=== Supplied information ===
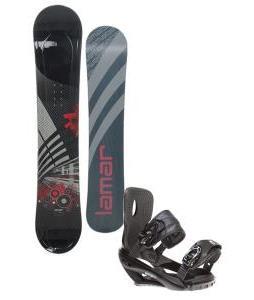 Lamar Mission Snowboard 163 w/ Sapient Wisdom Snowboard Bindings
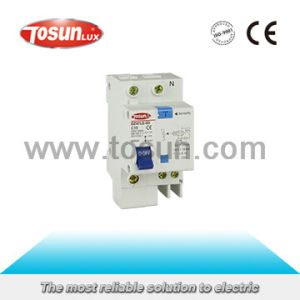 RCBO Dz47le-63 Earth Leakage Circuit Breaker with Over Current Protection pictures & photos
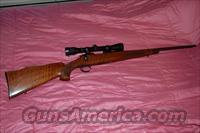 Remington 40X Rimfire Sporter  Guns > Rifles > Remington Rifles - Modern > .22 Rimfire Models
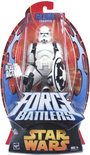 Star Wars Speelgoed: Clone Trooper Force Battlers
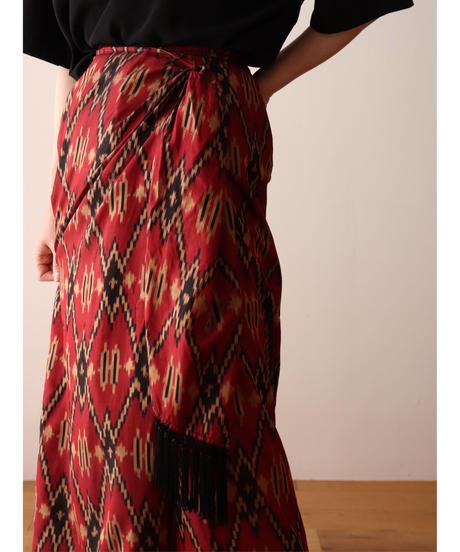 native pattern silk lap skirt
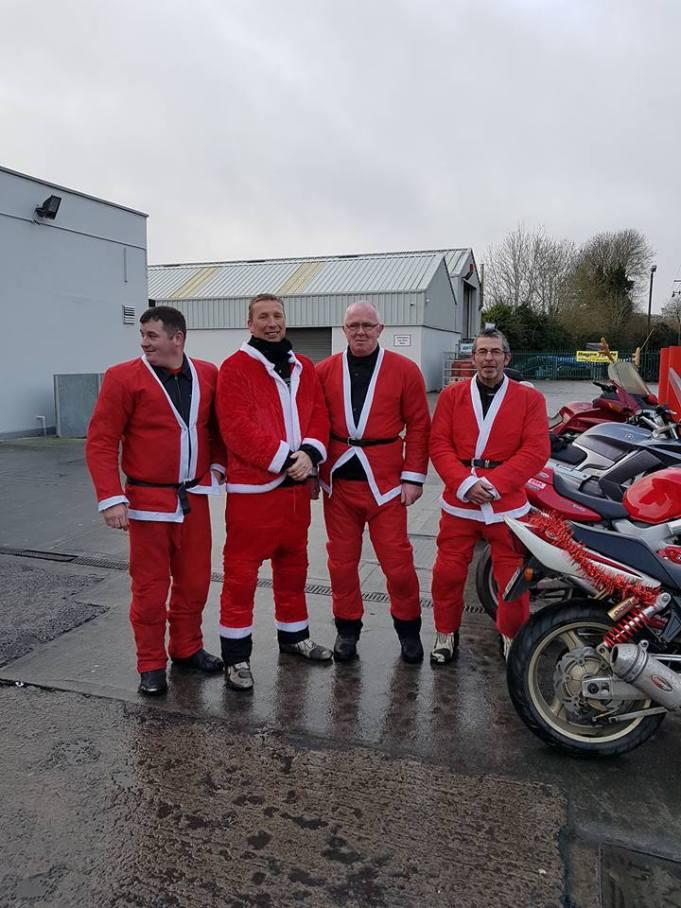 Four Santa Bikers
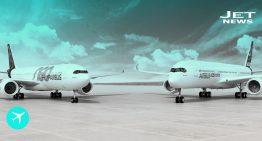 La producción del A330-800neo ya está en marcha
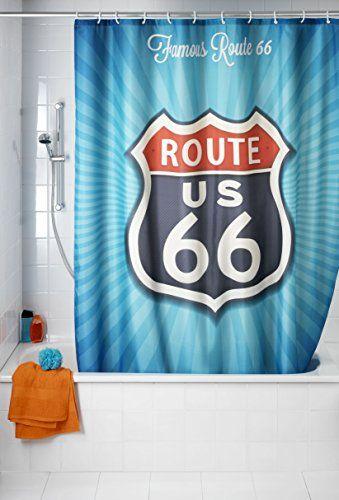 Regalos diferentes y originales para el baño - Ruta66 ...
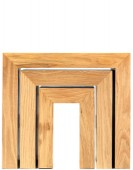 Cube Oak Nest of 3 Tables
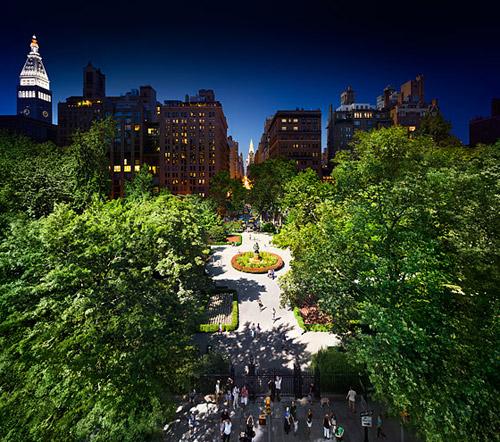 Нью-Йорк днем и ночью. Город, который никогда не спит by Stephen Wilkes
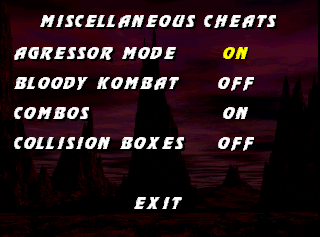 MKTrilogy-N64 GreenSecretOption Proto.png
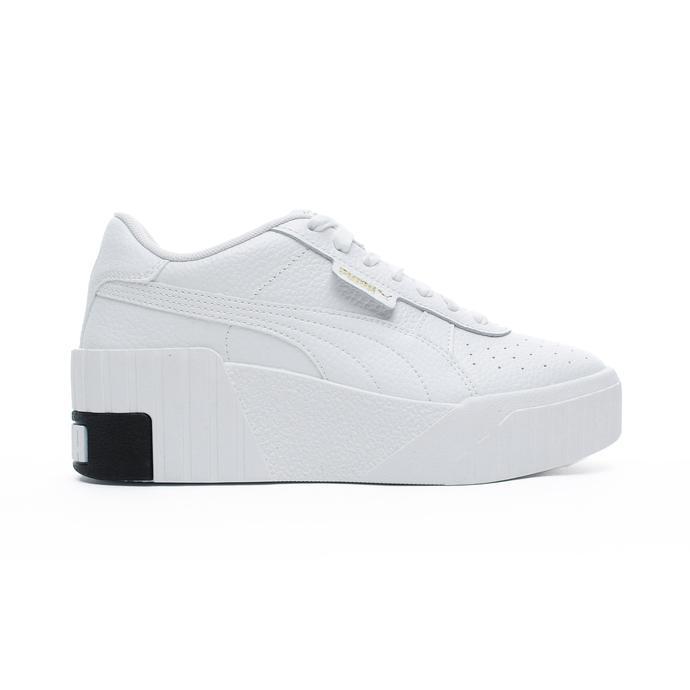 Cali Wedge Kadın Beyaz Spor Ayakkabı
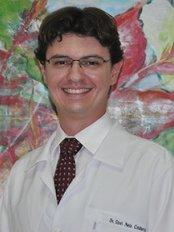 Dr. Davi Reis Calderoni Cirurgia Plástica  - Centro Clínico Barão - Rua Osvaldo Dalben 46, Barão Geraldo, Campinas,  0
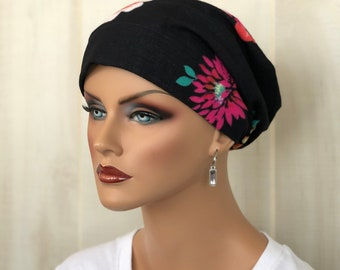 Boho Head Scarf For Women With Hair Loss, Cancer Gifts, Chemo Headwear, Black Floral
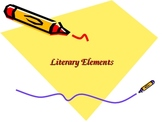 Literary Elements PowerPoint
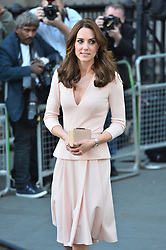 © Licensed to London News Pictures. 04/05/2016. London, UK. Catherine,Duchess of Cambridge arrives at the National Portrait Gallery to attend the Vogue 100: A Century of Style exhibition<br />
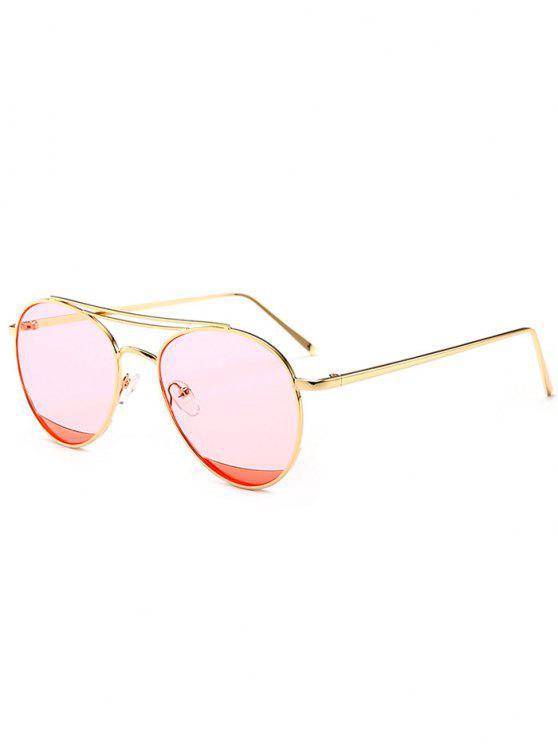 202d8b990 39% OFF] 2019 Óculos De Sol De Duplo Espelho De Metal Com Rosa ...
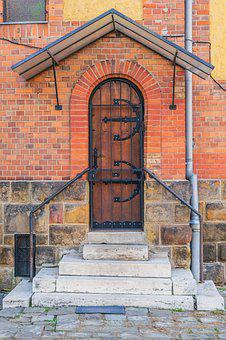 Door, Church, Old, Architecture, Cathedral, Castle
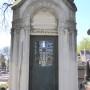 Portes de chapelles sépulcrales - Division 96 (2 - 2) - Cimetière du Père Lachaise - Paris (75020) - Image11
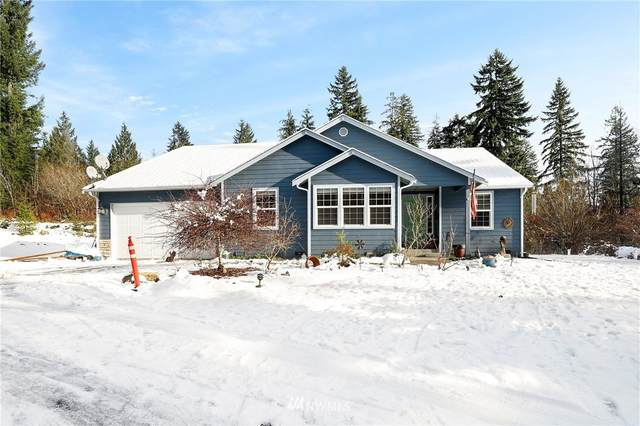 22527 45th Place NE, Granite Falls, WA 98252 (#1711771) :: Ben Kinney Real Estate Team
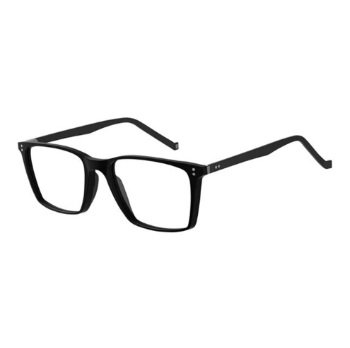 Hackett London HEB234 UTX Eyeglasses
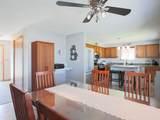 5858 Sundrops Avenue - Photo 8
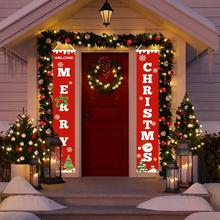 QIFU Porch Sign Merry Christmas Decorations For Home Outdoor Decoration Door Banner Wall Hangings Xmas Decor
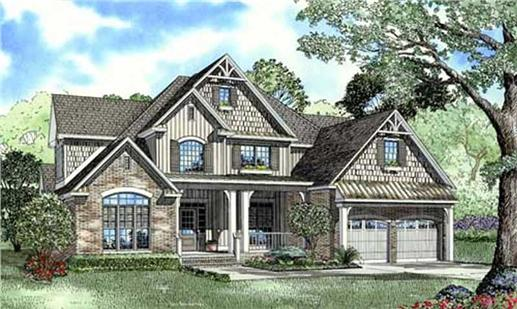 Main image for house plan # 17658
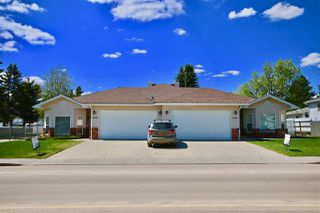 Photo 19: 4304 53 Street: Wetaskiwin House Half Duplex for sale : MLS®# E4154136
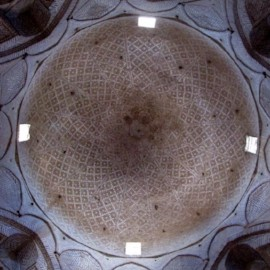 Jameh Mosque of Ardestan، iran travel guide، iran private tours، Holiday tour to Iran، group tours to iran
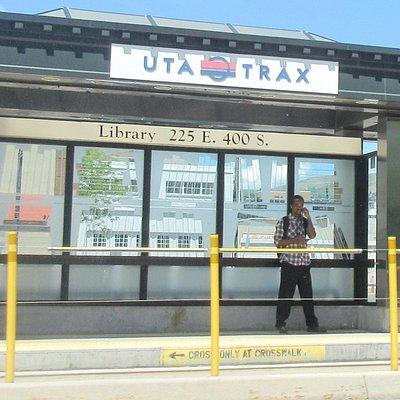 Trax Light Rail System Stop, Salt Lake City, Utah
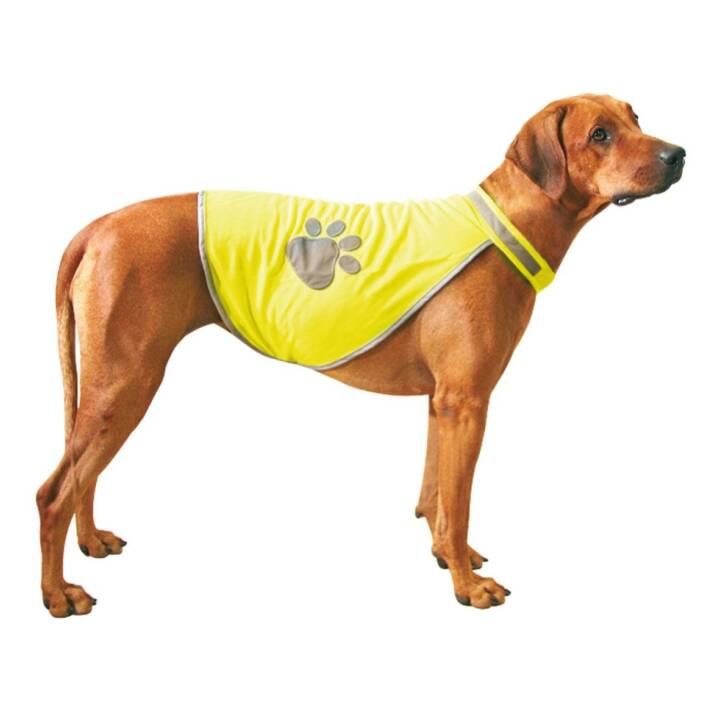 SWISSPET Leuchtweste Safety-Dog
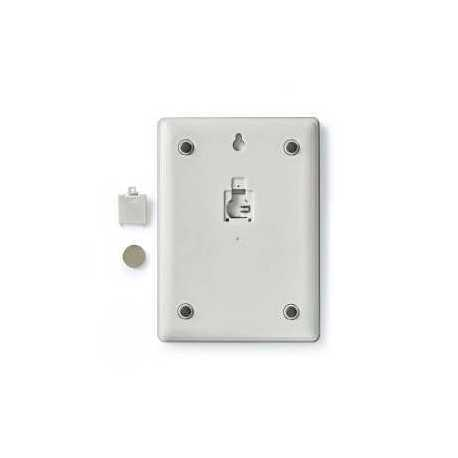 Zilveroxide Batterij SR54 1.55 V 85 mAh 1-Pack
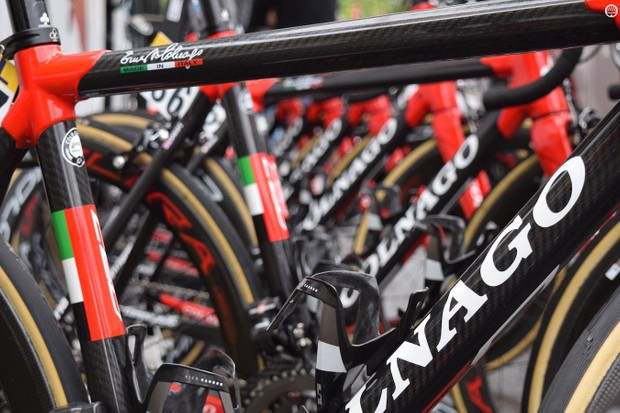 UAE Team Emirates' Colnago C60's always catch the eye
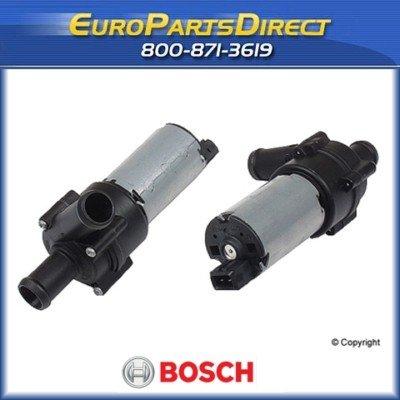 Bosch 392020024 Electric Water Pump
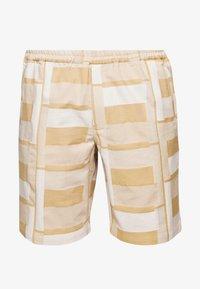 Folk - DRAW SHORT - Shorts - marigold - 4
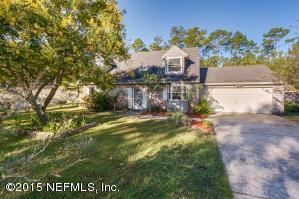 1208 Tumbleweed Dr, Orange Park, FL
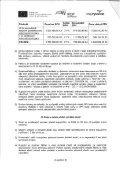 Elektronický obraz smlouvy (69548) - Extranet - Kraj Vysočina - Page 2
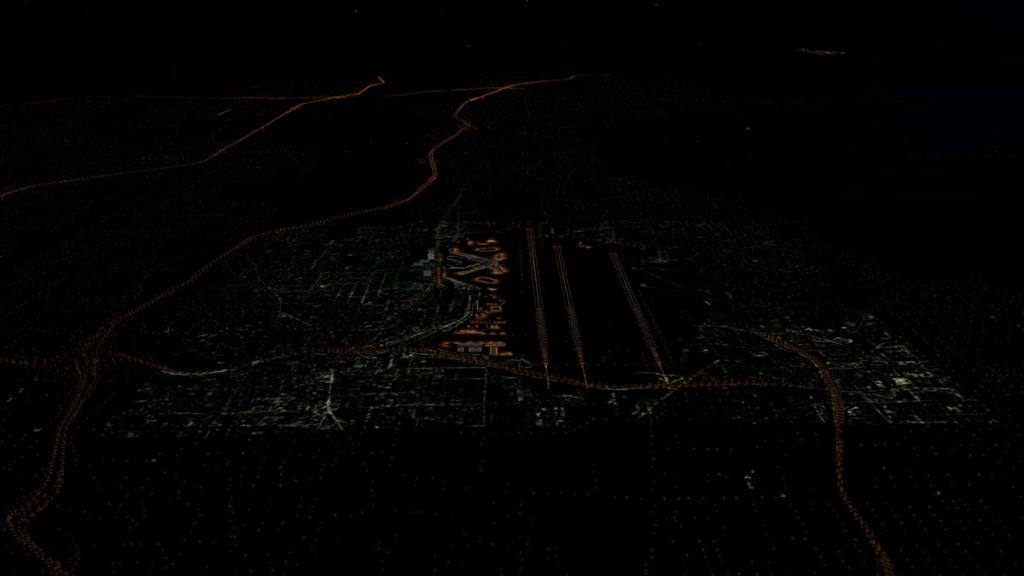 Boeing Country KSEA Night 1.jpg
===
Exercise objective: Using the data above, transcribe exactly the lines between those containing "Main image for house plan # 17658" and "Jameh Mosque of", inclusive, and leave every picture behind.

Answer for this exercise:
 Main image for house plan # 17658
 Photo 19: 4304 53 Street: Wetaskiwin House Half Duplex for sale : MLS®# E4154136
 Jameh Mosque of Ardestan، iran travel guide، iran private tours، Holiday tour to Iran، group tours to iran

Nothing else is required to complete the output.